Studies by the administration have suggested the old warships
have dumped more than 20 tons of copper, lead, zinc and other
metals into the estuary, a critical habitat for a number of
endangered species.
"We are moving expeditiously to remove the worst polluting
ships first and diligently moving to clean the rest," said David
Matsuda, acting administrator of MARAD.
The settlement involving MARAD, environmental groups and
state water quality regulators will see half of the ships deemed
obsolete — the 25 worst polluters — removed by September 2012,
with the rest gone by September 2017. In all, 52 ships
eventually will be recycled at various MARAD yards or other
facilities it contracts with.
The federal agency plans to keep more than a dozen of the
ships anchored in the bay that are in better shape or still
considered useful, including the iconic battleship USS Iowa that
once served as transport to President Franklin D. Roosevelt.

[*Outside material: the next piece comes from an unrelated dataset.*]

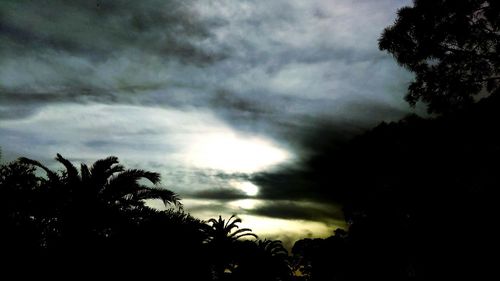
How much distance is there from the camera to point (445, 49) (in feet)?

Some of the removals have already begun, with four ships
taken out since November 2009.
On Wednesday, tugboats dragged the SS Mission Santa Ynez
toward San Francisco Bay. The ship, once a U.S. Navy oil and
fuel tanker used from World War II through the late 1960s, was
on its way to a dry dock in San Francisco, where it would be
cleaned and prepared for the longer journey through the Panama
Canal to a recycling yard in Brownsville, Texas.